__Text block__:
┌────────
Arthur Juliani
Oct 7, 2016 · 9 min read

In this installment of my Simple RL series, I want to introduce the concept of Partial Observability and demonstrate how to design neural agents which can successfully deal with it. As always, in addition to a theoretical discussion of the problem, I have included a Tensorflow implementation of a neural agent which can solve this class of problems.

For us humans, having access to a limited and changing world is a universal aspect of our shared experience. Despite our partial access to the world, we are able to solve all sorts of challenging problems in the course of going about our daily lives. In contrast, the neural agents we have discussed so far in this tutorial series are ill equipped to handle partial observability.

The Problem of Partial Observability

When we think about the kinds of environments used until this point to train our networks, the agent has had access to all the information about the environment it might need in order to take an optimal action. Take for example the Gridworld used in Tutorials 4 & 5 of this series:

A fully observable MDP. The goal of the game is to move the blue block to as many green blocks as possible in 50 steps while avoiding red blocks. When the blue block moves to a green or red block, that other block is moved to a new random place in the environment. Green blocks provide +1 reward, while Red blocks provide -1 reward.

Because the entire world is visible at any moment (and nothing moves aside from the agent), a single frame of this environment gives the agent all it needs to know in order to maximize its reward. Environments which follow a structure where a given state conveys everything the agent needs to act optimally are called Markov Decision Processes (MDPs).
└────────
__Given material__:
┌────────
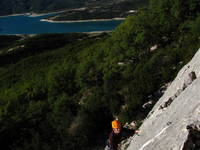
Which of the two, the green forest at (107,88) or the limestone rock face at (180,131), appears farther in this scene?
the green forest at (107,88)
└────────
__Set task 1__: In the Gridworld described in the text on partial observability, how many steps does the agent have to move the blue block to green blocks?
__Set task 2__: Summarize the text on partial observability in two sentences.
__Set task 3__: Write the next part of the text on partial observability, starting after its last sentence.

__Expected output 1__: 50 steps.

__Expected output 2__: The text introduces partial observability and notes that, unlike humans, the neural agents discussed so far in the series are poorly equipped to handle it. It contrasts this with the Gridworld from earlier tutorials, where the whole world is visible, so a single frame gives the agent everything it needs to act optimally; environments with this structure are called Markov Decision Processes.

__Expected output 3__:
While MDPs provide a nice formalism, almost all real world problems fail to meet this standard. Take for example your field of view at this very moment. Can you see what is behind you? This limited perspective on the visual world is almost always the default for humans and other animals. Even if we were to have 360 degree vision, we may still not know what is on the other side of a wall just beyond us. Information outside our view is often essential to making decisions regarding the world.

In addition to being spatially limited, information available at a given moment is also often temporally limited. When looking at a photo of a ball being thrown between two people, the lack of motion may make us unable to determine the direction and speed of the ball. In games like Pong, not only the position of the ball, but also it’s direction and speed are essential to making the correct decisions.

Is the ball going from the child to the baseball player, or the other way around?

Environments which present themselves in a limited way to the agent are referred to as Partially Observable Markov Decision Processes (POMDPs). While they are trickier to solve than their fully observable counterparts, understanding them is essential to solving most realistic tasks.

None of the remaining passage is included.